• Michelle Mason, Ph.D.

Tactical Tutoring


Tactical Tutoring

I thought I would have my first blog describing how I developed Tactical Tutoring. I have had years of experience both working in schools and as a tutor. Through this work, I have found that one-on-one tutoring is the most effective way to help students improve in reading, writing, and math. I have always said that one hour of individualized tutoring is the equivalent of six or more classroom hours. I never had any data (except my own anecdotal data) to back this up until I read the article Alternative Service Delivery Models for Students with Learning Disabilities by Evelyn S. Johnson and Carrie Semmelroth from Boise State University.

Johnson and Semmelroth investigated how a targeted, individualized intervention improved the reading, writing, and math achievement of students with learning disabilities. In their study, they included students from ages 6 to 17 who received academic services at a center. According to the authors, the students received “direct, systematic, multi-sensory, instructional techniques to meet each student’s individual learning needs.”

How did they develop the individualized program for each student? They started with having a psychologist assess the student’s academic performance and cognitive profile. The results of the assessment allowed them to develop the targeted, individualized intervention. Once the intervention plan was developed, the students received one-hour one-to-one intervention services twice a week from learning specialist for 50 hours total.

What they found was that these interventions allowed 50-55% of the students to exit intervention services after 50 hours of intervention. Another 40% of the students exited the intervention services in 100 hours or less. Which means that many students were doing well after 6 months, and most were doing fine after a year.
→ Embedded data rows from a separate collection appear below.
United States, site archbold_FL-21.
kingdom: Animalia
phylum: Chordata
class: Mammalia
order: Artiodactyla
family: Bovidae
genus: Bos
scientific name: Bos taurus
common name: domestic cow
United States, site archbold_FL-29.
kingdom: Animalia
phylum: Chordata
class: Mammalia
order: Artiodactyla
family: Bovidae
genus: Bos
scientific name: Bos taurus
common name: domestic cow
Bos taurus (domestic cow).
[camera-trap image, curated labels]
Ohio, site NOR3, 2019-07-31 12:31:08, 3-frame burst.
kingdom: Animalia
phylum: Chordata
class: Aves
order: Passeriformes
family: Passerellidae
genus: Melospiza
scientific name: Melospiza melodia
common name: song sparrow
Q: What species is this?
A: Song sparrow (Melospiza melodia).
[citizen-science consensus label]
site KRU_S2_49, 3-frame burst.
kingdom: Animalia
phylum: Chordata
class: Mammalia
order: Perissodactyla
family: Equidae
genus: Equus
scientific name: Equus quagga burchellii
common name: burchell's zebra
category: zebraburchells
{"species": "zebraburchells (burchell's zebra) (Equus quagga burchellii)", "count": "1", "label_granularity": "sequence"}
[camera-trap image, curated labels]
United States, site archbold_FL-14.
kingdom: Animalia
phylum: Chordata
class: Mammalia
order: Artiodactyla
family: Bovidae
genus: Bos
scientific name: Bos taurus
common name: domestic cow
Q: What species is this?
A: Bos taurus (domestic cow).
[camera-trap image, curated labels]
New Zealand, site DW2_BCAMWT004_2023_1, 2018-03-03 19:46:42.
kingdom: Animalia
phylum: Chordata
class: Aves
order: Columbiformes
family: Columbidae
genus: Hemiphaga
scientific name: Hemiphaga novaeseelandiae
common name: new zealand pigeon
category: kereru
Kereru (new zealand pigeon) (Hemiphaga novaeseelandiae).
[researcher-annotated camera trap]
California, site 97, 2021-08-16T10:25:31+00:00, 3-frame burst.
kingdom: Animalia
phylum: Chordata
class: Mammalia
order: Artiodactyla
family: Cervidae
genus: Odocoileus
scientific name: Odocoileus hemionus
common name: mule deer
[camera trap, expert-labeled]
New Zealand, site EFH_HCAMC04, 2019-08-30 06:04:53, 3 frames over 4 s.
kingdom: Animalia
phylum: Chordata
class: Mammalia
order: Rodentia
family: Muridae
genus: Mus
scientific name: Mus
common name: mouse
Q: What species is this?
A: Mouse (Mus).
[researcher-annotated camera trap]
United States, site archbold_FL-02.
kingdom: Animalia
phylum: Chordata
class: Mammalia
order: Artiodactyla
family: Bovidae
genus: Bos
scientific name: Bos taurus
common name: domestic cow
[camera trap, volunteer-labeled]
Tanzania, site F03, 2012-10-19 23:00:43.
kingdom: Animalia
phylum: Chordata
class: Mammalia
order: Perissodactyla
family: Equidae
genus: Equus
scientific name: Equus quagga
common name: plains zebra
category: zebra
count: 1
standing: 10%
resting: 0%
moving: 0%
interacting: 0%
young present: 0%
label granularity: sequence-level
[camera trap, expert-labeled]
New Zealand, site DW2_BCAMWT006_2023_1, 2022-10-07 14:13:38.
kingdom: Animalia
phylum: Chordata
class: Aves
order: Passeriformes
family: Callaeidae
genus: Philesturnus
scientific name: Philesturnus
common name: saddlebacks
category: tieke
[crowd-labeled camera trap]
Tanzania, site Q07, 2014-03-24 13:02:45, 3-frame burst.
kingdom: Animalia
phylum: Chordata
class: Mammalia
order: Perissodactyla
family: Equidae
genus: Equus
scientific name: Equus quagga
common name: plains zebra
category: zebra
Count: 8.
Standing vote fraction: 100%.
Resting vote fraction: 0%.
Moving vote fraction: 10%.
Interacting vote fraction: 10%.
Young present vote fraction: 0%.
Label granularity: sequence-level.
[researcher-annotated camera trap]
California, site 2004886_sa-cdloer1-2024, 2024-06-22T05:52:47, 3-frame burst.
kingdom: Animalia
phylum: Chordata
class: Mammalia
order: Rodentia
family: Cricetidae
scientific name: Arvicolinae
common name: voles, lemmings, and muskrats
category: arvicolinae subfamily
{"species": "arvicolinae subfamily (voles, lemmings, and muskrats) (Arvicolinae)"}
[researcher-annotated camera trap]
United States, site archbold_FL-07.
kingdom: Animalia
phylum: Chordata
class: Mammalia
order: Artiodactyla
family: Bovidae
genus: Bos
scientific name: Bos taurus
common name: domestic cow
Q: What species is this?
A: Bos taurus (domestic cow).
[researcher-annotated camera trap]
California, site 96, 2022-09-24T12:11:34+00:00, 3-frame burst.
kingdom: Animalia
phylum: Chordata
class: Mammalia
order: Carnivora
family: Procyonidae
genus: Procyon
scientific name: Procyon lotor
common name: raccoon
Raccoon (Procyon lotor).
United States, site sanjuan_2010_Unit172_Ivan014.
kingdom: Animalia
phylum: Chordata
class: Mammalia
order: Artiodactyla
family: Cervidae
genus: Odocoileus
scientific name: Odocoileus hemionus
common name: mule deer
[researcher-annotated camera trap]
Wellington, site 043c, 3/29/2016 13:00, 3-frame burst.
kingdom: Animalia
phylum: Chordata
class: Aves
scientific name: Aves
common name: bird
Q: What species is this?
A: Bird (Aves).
I think that we can all agree that the sooner a child catches up with peers the better. Students who are succeeding in school can leave special education programs and be in the regular curriculum (remember, students are usually pulled out of their regular classes to receive interventions). Moreover, being successful in school makes it less likely that a student would drop out of school.

Beyond academic improvement, children and adolescents will have other gains. Many students would never have to feel like they were unsuccessful and stigmatized. Their self-confidence and self-esteem would increase. Students would enjoy school more. They would be more motivated to work at their school work. They would feel more optimistic about their futures.

While the focus of Johnson’s and Semmelroth’s paper was on students with learning disabilities, I believe that all students benefit from individualized instruction. I have found that students who do not have disabilities actually reach grade level in academics faster than students with disabilities when receiving one-on-one instruction.

All people have preferences in learning. Do you prefer to learn by reading or by listening? By knowing (through assessments) a person’s strengths and weaknesses in learning, an instructional plan can be tailored to the students learning style, which results in academic improvement. That is why, before starting tutoring with Mason Educational Mentoring, we give a free assessment. We need to have all of the data from the assessments before we can develop an individualized program for your child.